Я уже почти четко представляла себе, что буду делать. Для этого все признаки изнасилования нужно было сохранить в неприкосновенности. Лишь лицо сполоснула, подмышки и протерла ваткой, смоченной лосьоном, между грудями. Я внимательно оглядела остатки платьишка и трусы — свои и Терлецкого, прикинула, что пятен хватит на сотню анализов, по которым можно легко установить, что все это богатство именно Ильи. В десятом классе у нас была закрытая беседа только для девочек с районной прокуроршей, рассказавшей, что надлежит делать каждой девчонке, подвергшейся нападению и насилию. Так что я все делала по программе.

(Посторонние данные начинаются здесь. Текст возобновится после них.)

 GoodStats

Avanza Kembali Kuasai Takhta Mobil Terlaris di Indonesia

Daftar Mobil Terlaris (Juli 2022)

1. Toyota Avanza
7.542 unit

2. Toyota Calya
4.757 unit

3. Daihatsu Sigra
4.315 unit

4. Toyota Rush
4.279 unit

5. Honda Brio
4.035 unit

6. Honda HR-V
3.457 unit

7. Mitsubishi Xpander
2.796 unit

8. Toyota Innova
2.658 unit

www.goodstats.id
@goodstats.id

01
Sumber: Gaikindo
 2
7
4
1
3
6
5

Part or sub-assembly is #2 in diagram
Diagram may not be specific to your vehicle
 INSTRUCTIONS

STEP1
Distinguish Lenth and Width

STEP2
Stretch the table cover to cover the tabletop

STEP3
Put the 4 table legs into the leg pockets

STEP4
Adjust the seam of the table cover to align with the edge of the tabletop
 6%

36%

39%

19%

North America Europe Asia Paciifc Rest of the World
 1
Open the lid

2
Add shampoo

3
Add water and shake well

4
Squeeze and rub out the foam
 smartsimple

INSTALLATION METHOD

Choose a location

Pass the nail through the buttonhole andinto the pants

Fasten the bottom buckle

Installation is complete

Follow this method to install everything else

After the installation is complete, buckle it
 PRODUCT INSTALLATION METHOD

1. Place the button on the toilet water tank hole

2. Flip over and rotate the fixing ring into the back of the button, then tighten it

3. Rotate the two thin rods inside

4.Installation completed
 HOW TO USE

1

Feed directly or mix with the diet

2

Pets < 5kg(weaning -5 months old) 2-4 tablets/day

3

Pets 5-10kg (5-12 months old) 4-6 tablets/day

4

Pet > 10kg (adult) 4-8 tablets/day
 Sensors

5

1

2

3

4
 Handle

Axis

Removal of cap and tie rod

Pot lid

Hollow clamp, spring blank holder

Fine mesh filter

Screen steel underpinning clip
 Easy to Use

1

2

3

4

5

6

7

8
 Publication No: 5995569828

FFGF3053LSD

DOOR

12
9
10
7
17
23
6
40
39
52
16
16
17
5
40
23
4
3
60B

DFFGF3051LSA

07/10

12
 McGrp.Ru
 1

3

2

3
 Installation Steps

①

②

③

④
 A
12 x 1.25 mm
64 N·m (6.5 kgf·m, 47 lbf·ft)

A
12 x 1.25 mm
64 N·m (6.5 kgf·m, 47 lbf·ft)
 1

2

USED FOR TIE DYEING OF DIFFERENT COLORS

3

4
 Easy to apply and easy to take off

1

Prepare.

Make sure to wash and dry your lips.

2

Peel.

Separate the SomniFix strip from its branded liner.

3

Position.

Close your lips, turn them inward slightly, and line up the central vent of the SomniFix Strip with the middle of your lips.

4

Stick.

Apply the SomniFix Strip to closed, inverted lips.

Вообще-то в эти часы я была словно замороженная и будто спала наяву, но где-то в глубине души бились и клокотали ярость и отчаяние, которым покуда я не давала разгореться.
Я взяла в кухне самый острый и увесистый нож, замотала лицо и голову косынкой, надела поверх халата кожанку и, осторожно оглядевшись, вышла во двор. В дальних зарослях сирени обжималась какая-то парочка, но они были слишком заняты собой, чтобы что-то замечать, к тому же фонарь над подъездом был раскокан, и машина Терлецкого стояла в густой темени. Поэтому я была укрыта теменью. Так что я совершенно безбоязненно проткнула ножом все четыре колеса этого роскошного экипажа, целясь в покрышки сбоку, где резина была потоньше. Колеса шипели, оседая, и я злорадно подумала, что утром Терлецкому никуда на машине не смыться. Мне доставляло странное удовольствие втыкать и кромсать, как будто это был сам Терлецкий. Подумав, я полоснула по кремовой коже сидений, затем нашла какую-то фляжку, отвинтила крышку, понюхала, лизнула с ладошки — это был ром, пахучий и обжигающий. Я прихватила фляжку и так же, никем не замеченная, вернулась домой.
Я смолола и заварила кофе, добавила в него чужого рому и стала неторопливо пить эту живительную смесь, от которой яснело в голове и было не так боль; но больше всего я боялась, что вернется из Звенигорода тетка, увидев меня, она может выкинуть что угодно. Если, конечно, сразу не помрет от ужаса.
К утру ушибы, синяки и царапины стали проявляться как на фотопленке. Лицо оплыло, глаза опухли и смотрели, как в щелочки. Кровоподтеки на животе, бедрах и руках потемнели, теряя изначальную красноту. Но особенно гнусным выглядело горло. Сплошная лоснящаяся чернота гигантского синяка заливала его, спускаясь ниже гортани, до нежной выемки между грудями, и на коже совершенно четко проступили темные следы от пальцев Терлецкого. Я с трудом дождалась шести утра, когда, по моим расчетам, Терлецкий начнет очухиваться, и набрала его номер. Не отвечали долго, но потом он все-таки снял трубку и просипел:
— Але… Але?
— Это я, — негромко сообщила я.
— Кто? Кто это? Я ни хрена не помню. — Он явно узнал меня.
— Зато я помню. Все. Я иду к тебе, Терлецкий… И пожалуйста, не вздумай запираться. Иначе я просто ментов приведу!
Насчет ментуры, по-моему, я ввернула очень удачно.
Быстро сунула свое платьишко в продуктовый пакет и торопливо поднялась на восьмой этаж. Я не ошиблась. Терлецкий хотел смыться и топтался под дверью, запирая замки, которых было врезано до черта. Руки его тряслись, и он никак не попадал ключами в скважины.